Yes you can get some things to work and some to work well but the idea is that perhaps there is a better model that describes the mechanism or the encoding of meaning. That's what Chomsky is trying to say in this particular article. Some stopping at a brute force approach is a fine engineering approach but that doesn't mean everyone should, it is still worth trying to find a better model for it, if at least, just to gain an understanding.
It's skyhooking. Given enough time and enough compute power, we should be able to completely simulate it. It may not be economically feasible, and it may take a long time.
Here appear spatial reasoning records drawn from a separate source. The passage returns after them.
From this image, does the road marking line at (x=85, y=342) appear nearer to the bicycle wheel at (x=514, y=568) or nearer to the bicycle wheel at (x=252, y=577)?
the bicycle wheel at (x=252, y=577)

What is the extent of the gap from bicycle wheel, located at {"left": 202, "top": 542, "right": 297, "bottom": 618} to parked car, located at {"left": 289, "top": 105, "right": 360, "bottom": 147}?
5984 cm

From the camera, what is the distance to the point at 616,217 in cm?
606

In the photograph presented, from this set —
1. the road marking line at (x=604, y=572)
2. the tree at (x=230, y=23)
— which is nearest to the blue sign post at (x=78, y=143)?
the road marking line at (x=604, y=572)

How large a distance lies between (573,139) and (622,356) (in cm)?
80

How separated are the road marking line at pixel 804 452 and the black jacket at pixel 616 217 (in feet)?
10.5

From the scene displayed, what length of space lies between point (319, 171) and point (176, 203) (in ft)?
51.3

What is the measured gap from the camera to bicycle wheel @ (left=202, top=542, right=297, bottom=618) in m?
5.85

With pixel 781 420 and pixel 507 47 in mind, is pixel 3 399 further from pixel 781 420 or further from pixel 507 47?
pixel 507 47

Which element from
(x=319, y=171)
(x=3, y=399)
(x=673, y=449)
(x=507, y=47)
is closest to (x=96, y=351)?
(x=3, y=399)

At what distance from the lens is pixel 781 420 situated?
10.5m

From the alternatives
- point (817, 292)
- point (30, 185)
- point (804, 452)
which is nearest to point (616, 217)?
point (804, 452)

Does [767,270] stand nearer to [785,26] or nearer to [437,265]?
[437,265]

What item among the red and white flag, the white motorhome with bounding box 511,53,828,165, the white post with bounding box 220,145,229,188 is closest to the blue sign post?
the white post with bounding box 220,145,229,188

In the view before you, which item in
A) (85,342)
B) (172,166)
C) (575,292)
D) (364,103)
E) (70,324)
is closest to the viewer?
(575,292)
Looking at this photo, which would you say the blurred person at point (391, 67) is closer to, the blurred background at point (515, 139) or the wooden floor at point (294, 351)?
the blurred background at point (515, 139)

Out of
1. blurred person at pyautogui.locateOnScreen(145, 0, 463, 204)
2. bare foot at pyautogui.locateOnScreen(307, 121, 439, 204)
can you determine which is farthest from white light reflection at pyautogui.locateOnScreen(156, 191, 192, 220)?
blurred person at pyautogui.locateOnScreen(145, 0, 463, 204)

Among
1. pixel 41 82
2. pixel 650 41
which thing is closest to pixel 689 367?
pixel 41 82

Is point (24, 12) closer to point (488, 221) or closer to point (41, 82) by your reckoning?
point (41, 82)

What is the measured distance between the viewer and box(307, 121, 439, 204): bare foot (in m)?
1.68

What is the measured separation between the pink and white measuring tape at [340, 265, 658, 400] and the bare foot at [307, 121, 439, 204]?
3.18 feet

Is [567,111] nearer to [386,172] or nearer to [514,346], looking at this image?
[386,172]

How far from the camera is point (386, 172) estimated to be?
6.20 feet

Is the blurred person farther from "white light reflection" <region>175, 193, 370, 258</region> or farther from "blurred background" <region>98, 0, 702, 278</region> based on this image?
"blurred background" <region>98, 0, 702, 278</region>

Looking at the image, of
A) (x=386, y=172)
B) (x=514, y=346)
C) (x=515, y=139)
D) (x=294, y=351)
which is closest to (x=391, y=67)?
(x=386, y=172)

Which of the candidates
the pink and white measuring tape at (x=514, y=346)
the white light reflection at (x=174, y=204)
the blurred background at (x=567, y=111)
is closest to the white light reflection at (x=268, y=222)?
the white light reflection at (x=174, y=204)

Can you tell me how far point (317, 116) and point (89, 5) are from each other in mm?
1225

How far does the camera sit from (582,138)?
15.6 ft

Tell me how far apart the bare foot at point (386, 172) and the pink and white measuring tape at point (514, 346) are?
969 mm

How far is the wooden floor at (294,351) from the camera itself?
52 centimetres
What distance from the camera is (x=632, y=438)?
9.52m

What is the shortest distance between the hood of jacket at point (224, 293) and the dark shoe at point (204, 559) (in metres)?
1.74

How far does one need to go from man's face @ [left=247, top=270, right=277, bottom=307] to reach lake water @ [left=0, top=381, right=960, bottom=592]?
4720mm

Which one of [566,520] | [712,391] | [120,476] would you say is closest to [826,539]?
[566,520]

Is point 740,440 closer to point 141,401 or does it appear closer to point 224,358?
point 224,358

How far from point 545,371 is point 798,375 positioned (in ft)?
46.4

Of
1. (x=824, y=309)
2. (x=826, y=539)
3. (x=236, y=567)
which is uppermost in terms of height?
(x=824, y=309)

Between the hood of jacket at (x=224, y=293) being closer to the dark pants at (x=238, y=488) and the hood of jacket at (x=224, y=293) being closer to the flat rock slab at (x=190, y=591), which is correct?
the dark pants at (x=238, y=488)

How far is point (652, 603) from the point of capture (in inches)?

I had the same notion from the first part of the interview - wondering whether Chomsky would actually bring something to the table to "unriddle" this mystical machine in our head. Leaving his aversion to computational systems aside, I believe he makes a good point about our language being computationally inefficient (at least externally). maybe his insight [that our language is computationally inefficient] can be explained by molecular mechanisms that are efficient in terms of energy consumption (rather than on a computational level). looking which neural systems are most likely to evolve given a simple genetic code and reengineering (computationally inefficient and obscure) algorithms based on that might provide some valuable insight into the human brain - whereas probability measures alone might fail to explain underlying mechanisms.
I don't think you fairly represent Chomsky's theories about language, nor do I think you really understand them. There's no magic, and there's nothing even remotely ridiculous about language between a genetically-encoded instinct. Human beings have evolved complex brain modules which allow us to rapidly acquire complex combinatorial language systems. Language is to humans as hunting is to lions: a highly-evolved, highly-adaptive instinct.